Spatial questions about pictures »
########

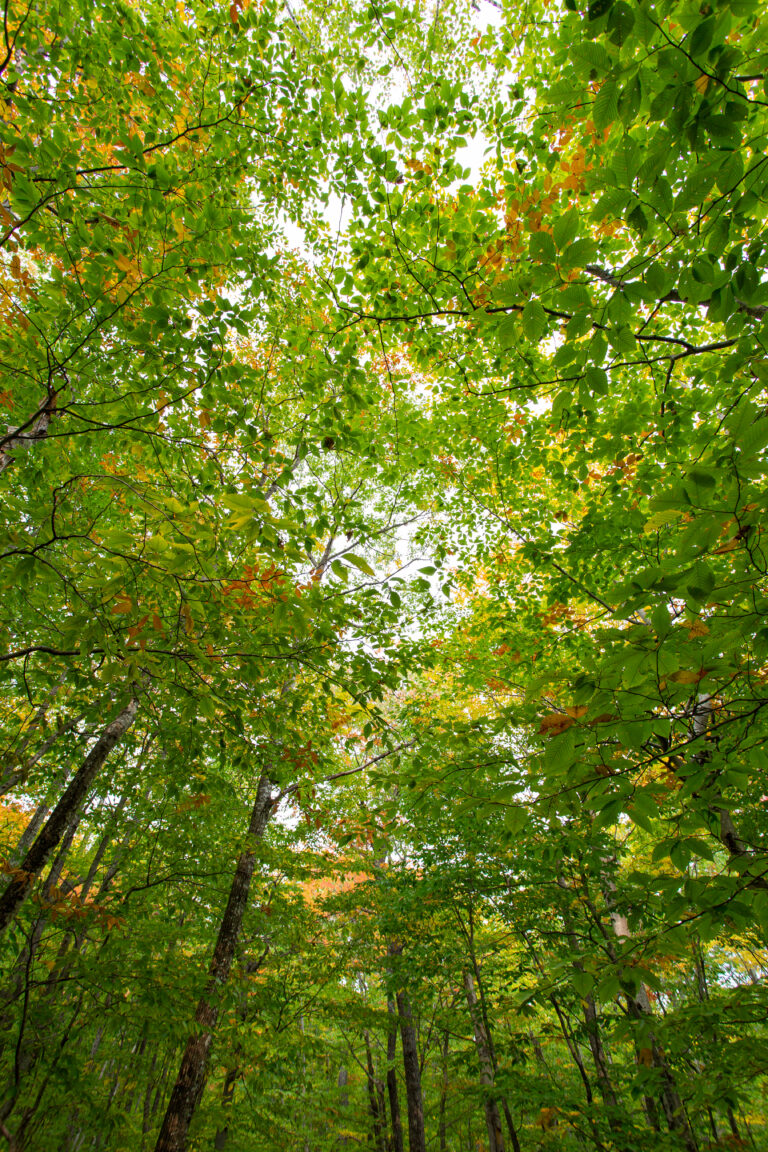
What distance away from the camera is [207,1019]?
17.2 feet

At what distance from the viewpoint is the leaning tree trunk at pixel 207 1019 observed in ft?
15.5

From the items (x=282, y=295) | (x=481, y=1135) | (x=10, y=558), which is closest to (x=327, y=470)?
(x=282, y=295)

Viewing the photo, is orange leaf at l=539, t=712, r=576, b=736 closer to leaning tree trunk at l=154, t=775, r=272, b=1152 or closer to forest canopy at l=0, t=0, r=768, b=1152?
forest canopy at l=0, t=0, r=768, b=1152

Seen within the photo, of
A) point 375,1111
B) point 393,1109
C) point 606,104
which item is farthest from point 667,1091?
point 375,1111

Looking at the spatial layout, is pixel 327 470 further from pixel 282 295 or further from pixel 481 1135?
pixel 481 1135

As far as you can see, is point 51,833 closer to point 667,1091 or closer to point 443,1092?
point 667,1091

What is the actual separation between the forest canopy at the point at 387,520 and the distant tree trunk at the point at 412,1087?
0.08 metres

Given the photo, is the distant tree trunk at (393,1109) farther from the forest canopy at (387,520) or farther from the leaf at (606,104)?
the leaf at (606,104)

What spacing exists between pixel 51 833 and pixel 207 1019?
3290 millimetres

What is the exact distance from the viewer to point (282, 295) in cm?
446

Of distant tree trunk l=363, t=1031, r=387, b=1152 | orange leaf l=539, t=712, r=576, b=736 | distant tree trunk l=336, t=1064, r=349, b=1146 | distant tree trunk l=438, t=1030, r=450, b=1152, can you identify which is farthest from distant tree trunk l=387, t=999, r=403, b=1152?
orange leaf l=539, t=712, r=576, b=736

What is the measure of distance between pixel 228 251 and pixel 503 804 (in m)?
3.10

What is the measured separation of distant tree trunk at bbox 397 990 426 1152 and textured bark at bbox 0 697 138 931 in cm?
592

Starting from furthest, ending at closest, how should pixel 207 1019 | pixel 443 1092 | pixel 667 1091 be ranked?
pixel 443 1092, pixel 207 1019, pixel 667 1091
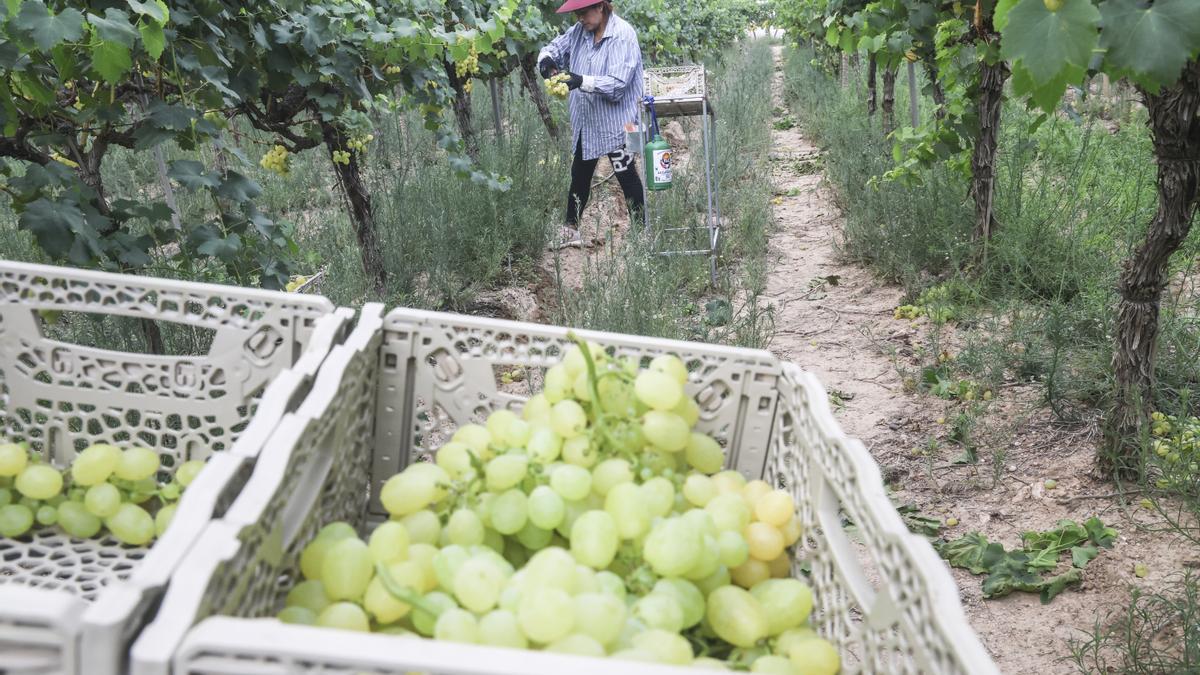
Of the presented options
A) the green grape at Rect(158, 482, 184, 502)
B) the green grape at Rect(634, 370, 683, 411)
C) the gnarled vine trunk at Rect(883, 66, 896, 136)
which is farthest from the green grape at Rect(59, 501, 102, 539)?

########

Short exercise » Quote every line from the first one through the line containing "pixel 443 1092, pixel", with both ends included. Leave the pictures out of your answer.

Output of the exercise »
What distance away from the camera is [207,1019]?
17.2 feet

At what distance from the viewpoint is the leaning tree trunk at pixel 207 1019 observed in ft?
15.5

From the items (x=282, y=295) | (x=481, y=1135) | (x=10, y=558), which is closest to (x=327, y=470)?
(x=282, y=295)

Viewing the photo, is orange leaf at l=539, t=712, r=576, b=736 closer to leaning tree trunk at l=154, t=775, r=272, b=1152 or closer to forest canopy at l=0, t=0, r=768, b=1152?
forest canopy at l=0, t=0, r=768, b=1152

Seen within the photo, of
A) point 375,1111
B) point 393,1109
C) point 606,104
which item is farthest from point 667,1091?
point 375,1111

Looking at the spatial layout, is pixel 327 470 further from pixel 282 295 or further from pixel 481 1135?
pixel 481 1135

As far as you can see, is point 51,833 closer to point 667,1091 or closer to point 443,1092?
point 667,1091

What is the actual separation between the forest canopy at the point at 387,520 and the distant tree trunk at the point at 412,1087?
0.08 metres

Given the photo, is the distant tree trunk at (393,1109) farther from the forest canopy at (387,520) or farther from the leaf at (606,104)?
the leaf at (606,104)

What spacing exists between pixel 51 833 and pixel 207 1019?
3290 millimetres

What is the exact distance from the viewer to point (282, 295) in cm?
446

Of distant tree trunk l=363, t=1031, r=387, b=1152 | orange leaf l=539, t=712, r=576, b=736 | distant tree trunk l=336, t=1064, r=349, b=1146 | distant tree trunk l=438, t=1030, r=450, b=1152, can you identify which is farthest from distant tree trunk l=387, t=999, r=403, b=1152?
orange leaf l=539, t=712, r=576, b=736

What is the measure of distance between pixel 228 251 and pixel 503 804 (in m)?
3.10

What is the measured separation of distant tree trunk at bbox 397 990 426 1152 and textured bark at bbox 0 697 138 931 in cm?
592

Starting from furthest, ending at closest, how should pixel 207 1019 | pixel 443 1092 | pixel 667 1091 be ranked?
pixel 443 1092, pixel 207 1019, pixel 667 1091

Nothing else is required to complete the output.